Before you start investing in bonds you must first understand about them. Not understanding these things may cause you to purchase the wrong bonds, at the wrong maturity date.

The par value, maturity date, and coupon rate are the 3 most important things to consider when purchasing a bond.

Referring to the amount of money you’ll receive when the bond reaches its maturity date is the par value of a bond. When the bond reaches maturity, you will receive your initial investment back.

The maturity date is of course the date that the bond will reach its full value. On this date, you will receive your initial investment, plus the interest that your money has earned.

Bonds that can be ‘called’ before reaching their maturity are Corporate, State, and Government bonds and the issuing Government or corporation will return your initial investment together with the interest it has earned so far. However, bonds that can’t be ‘called’ are Federal bonds.

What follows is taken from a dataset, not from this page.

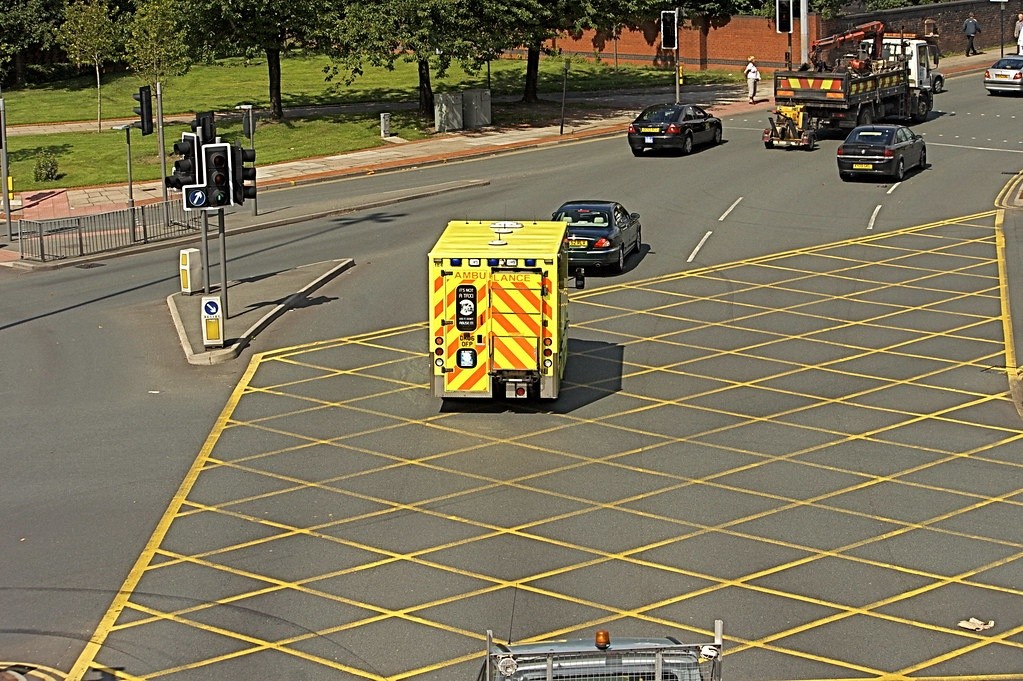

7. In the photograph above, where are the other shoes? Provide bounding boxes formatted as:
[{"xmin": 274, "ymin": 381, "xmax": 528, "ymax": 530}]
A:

When the bond reaches maturity, the coupon rate is the interest you’ll receive. To find out what the interest will be, you need to use other information since the number is written as a percentage. If the bond has a par value of $2000 and a coupon rate of 5%, then it would earn $100 per year until it reaches maturity.

Banks don’t issue bonds so many people don’t understand ho to go about buying one. There are two ways you can do this.

The purchase can be made for you by a broker or brokerage firm or go directly to the Government. Using a brokerage means that it’s likely for you to be charged with a commission fee. Shop around for the lowest commissions if you want to use a broker.

When you purchase directly through the Government, it’s not as hard as before. A program called Treasury Direct will allow you to purchase bonds and they will be held in one account for easy access. This will allow you to avoid using a broker or brokerage firm.